Adds a `hepa` command to "capture" the current state of a real-world
account: currently some account metadata (identity, profile, etc), plus
some recent post records. This gets serialized to JSON for easy dumping
to file, like:

```shell
go run ./cmd/hepa/ capture-recent atproto.com > automod/testdata/capture_atprotocom.json
```

Then, a test helper function which loads this file, and processes all
the post records using an engine fixture.

Combined, these fixtures make it easy to do test-driven-development of
new rules.
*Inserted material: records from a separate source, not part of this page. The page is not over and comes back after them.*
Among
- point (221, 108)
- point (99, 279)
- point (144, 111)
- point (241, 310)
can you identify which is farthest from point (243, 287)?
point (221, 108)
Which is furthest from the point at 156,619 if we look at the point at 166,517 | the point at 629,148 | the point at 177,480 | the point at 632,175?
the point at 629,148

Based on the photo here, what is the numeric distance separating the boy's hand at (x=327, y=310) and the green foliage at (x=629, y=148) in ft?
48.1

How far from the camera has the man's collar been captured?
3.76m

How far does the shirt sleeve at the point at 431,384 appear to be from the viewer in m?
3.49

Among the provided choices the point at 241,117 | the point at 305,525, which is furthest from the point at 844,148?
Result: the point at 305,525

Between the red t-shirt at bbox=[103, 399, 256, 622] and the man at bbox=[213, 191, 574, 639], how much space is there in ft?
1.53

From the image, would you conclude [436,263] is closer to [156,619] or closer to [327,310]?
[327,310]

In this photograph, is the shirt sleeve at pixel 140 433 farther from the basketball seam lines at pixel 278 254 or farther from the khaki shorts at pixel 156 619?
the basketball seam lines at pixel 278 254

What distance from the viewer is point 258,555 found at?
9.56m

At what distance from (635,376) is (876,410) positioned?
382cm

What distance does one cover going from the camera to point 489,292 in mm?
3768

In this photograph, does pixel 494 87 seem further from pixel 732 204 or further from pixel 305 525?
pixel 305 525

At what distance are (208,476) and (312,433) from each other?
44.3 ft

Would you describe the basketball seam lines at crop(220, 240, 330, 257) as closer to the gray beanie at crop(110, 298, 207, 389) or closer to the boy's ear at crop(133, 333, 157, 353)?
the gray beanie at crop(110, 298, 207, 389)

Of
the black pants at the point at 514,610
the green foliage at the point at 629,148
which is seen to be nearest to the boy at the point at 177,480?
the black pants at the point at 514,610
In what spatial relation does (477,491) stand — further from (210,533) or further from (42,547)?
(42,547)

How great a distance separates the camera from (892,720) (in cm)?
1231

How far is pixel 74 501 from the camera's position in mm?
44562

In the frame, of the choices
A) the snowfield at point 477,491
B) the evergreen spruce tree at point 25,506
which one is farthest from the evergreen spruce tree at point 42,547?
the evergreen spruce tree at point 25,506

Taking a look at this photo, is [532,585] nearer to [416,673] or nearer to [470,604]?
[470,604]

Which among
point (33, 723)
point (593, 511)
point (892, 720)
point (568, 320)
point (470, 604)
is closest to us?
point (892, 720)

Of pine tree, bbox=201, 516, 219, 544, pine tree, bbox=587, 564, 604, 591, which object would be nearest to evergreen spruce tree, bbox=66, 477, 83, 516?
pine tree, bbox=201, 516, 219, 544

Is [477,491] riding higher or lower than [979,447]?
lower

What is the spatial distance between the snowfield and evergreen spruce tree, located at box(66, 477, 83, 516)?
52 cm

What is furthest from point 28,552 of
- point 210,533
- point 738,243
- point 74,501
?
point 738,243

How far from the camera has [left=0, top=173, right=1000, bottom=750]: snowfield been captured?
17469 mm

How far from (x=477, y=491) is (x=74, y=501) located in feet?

You find an account which recently sent spam or violated some
policy, take a capture snapshot, set up a test case, and then write a
rule which triggers and satisfies the test.

Some notes:

- tried moving the "test helpers" in to a sub-package
(`indigo/automod/automodtest`) but hit a circular import, so left where
it is
- this won't work with all rule types, and some captures/rules may need
additional mocking (eg, additional identities in the mock directory),
but that should be fine
- it usually isn't appropriate to capture real-world content in to
public code. we can be careful about what we add in this repo (indigo);
the "hackerdarkweb" example included in this PR seems fine to snapshot
to me. the code does strip "Private" account metadata by default.
- probably could use docs/comments. i'm not sure where best to put
effort, feedback welcome!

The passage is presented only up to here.